Privacy Impact Assessment (PIA) - An analysis of how information is handled:

(i) to ensure handling conforms to applicable legal, regulatory, and policy requirements regarding privacy;

(ii) to determine the risks and effects of collecting, maintaining, and disseminating information in identifiable form in an electronic information system; and

(iii) to examine and evaluate protections and alternative processes for handling information to mitigate potential privacy risks. [OMB Memorandum 03-22]

NIST SP 800-60r1V2

Privacy Impact Assessment (PIA) - An analysis of how information is handled:

(i) to ensure handling conforms to applicable legal, regulatory, and policy requirements regarding privacy;

(ii) to determine the risks and effects of collecting, maintaining, and disseminating information in identifiable form in an electronic information system; and

(iii) to examine and evaluate protections and alternative processes for handling information to mitigate potential privacy risks. [OMB Memorandum 03-22]

NIST SP 800-64r2

Privacy Impact Assessment (PIA) - An analysis of how information is handled: 1) to ensure handling conforms to applicable legal, regulatory, and policy requirements regarding privacy; 2) to determine the risks and effects of collecting, maintaining, and disseminating information in identifiable form in an electronic information system; and 3) to examine and evaluate protections and alternative processes for handling information to mitigate potential privacy risks.
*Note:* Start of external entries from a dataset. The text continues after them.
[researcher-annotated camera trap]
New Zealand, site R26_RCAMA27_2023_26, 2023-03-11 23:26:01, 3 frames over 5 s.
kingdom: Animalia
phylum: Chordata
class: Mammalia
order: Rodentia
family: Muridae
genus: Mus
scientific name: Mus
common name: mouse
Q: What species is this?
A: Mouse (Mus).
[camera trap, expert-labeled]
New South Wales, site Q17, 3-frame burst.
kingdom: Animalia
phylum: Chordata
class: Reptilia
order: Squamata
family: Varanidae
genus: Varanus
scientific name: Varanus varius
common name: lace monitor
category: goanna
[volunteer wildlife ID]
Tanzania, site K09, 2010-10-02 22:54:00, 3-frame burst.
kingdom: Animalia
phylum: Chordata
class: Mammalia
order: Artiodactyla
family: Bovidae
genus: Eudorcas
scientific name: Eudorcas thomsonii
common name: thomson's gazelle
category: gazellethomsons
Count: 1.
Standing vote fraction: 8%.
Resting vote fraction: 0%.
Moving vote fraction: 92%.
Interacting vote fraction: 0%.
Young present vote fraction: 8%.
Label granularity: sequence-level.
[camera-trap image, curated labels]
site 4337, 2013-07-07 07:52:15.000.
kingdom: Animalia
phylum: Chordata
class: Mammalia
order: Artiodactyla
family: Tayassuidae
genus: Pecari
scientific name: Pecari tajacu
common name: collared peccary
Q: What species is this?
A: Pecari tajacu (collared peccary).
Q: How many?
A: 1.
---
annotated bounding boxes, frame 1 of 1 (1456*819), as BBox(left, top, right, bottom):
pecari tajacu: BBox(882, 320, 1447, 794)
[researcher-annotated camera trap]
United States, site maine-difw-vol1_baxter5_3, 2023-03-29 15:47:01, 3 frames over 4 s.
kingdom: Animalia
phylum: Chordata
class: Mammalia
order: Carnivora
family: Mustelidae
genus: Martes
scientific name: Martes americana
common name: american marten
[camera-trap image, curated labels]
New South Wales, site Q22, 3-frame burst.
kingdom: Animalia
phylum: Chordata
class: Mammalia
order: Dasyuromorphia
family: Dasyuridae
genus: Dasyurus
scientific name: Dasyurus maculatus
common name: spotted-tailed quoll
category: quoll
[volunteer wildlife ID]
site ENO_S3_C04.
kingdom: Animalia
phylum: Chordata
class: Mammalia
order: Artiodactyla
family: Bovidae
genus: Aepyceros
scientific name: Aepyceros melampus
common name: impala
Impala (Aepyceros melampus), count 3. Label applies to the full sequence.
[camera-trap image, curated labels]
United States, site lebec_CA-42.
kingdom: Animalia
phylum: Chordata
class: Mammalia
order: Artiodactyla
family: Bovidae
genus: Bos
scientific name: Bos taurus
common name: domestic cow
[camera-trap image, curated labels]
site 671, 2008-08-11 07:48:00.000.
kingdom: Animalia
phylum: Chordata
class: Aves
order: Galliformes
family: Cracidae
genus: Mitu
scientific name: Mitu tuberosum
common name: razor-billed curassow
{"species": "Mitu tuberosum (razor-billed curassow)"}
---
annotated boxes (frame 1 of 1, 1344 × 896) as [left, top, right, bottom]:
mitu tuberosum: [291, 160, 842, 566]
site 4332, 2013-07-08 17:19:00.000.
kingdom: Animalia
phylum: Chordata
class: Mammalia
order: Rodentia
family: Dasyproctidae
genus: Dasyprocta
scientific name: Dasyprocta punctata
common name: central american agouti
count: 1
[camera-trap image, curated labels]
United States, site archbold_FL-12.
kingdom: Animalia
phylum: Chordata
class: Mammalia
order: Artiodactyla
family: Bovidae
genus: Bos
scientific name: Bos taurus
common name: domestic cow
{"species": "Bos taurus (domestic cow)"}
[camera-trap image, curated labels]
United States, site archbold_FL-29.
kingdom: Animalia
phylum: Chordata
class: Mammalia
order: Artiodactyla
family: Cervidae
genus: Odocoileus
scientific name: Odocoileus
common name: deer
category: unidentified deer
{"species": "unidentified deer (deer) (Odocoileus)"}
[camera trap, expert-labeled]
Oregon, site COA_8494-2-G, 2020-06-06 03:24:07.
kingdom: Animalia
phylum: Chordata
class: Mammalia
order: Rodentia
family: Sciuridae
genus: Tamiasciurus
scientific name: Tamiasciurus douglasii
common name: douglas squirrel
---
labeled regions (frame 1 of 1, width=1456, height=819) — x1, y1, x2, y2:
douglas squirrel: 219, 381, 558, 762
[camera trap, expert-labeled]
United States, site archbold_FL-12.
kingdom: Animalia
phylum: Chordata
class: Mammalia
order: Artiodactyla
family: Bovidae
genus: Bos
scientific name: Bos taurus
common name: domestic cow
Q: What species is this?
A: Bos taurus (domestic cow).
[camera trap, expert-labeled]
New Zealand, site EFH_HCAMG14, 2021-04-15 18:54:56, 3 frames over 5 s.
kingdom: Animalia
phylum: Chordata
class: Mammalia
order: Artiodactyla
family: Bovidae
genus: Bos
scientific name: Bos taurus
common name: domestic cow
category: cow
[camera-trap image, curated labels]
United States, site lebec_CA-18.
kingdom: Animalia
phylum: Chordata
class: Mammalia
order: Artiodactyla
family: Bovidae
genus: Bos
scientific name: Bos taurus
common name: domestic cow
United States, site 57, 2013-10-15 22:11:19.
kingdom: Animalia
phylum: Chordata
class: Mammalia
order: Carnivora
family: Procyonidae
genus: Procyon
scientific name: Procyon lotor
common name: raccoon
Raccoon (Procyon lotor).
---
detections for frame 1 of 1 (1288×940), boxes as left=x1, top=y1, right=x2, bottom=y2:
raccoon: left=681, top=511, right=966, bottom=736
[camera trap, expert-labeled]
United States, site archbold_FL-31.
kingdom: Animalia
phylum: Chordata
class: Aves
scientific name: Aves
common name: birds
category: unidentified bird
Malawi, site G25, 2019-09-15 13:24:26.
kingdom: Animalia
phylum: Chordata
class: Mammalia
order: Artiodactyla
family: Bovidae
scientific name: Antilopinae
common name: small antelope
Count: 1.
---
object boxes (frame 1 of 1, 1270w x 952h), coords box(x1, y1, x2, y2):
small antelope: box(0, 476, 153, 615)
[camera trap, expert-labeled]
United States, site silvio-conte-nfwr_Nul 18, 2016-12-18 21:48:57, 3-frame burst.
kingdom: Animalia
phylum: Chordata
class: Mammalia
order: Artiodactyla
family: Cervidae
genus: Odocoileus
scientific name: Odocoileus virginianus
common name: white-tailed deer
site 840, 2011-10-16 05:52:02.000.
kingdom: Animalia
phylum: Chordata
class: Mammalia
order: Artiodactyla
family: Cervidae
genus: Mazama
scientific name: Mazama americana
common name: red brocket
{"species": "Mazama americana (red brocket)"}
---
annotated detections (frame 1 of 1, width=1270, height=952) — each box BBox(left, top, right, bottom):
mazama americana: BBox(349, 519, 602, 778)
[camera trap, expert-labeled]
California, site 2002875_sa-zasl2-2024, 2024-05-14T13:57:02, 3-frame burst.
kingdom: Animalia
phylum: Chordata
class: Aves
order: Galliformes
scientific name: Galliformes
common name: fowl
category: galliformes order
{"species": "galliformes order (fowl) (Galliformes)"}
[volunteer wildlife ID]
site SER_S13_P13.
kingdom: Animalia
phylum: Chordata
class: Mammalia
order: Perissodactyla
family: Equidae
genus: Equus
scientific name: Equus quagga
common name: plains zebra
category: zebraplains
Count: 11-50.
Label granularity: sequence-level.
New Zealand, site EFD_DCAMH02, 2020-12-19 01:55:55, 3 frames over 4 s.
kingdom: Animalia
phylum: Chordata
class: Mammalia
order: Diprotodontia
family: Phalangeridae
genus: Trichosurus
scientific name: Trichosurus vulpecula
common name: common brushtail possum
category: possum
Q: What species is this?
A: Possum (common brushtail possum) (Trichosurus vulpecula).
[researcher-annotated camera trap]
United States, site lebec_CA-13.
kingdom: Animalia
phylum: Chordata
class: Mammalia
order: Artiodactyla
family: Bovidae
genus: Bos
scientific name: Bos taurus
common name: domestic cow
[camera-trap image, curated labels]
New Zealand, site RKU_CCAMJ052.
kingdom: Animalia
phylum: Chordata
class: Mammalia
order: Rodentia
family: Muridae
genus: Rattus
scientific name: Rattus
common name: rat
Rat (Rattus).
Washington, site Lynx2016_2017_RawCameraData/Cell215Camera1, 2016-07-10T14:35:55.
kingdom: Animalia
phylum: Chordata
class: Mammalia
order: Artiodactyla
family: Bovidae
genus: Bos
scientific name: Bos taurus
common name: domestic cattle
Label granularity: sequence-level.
SOURCE: OMB Memorandum 03-22

NIST SP 800-65

Privacy Impact Assessment - A process for examining the risks and ramifications of collecting, maintaining, and disseminating information in identifiable form in an electronic information system, and for identifying and evaluating protections and alternative processes to mitigate the impact to privacy of collecting information in identifiable form. Consistent with September 26, 2003, OMB guidance (M-03-22) implementing the privacy provisions of the e-Government Act, agencies must conduct privacy impact assessments for all new or significantly altered IT investments administering information in identifiable form collected from or about members of the public. Agencies may choose whether to conduct privacy impact assessments for IT investments administering information in identifiable form collected from or about agency employees.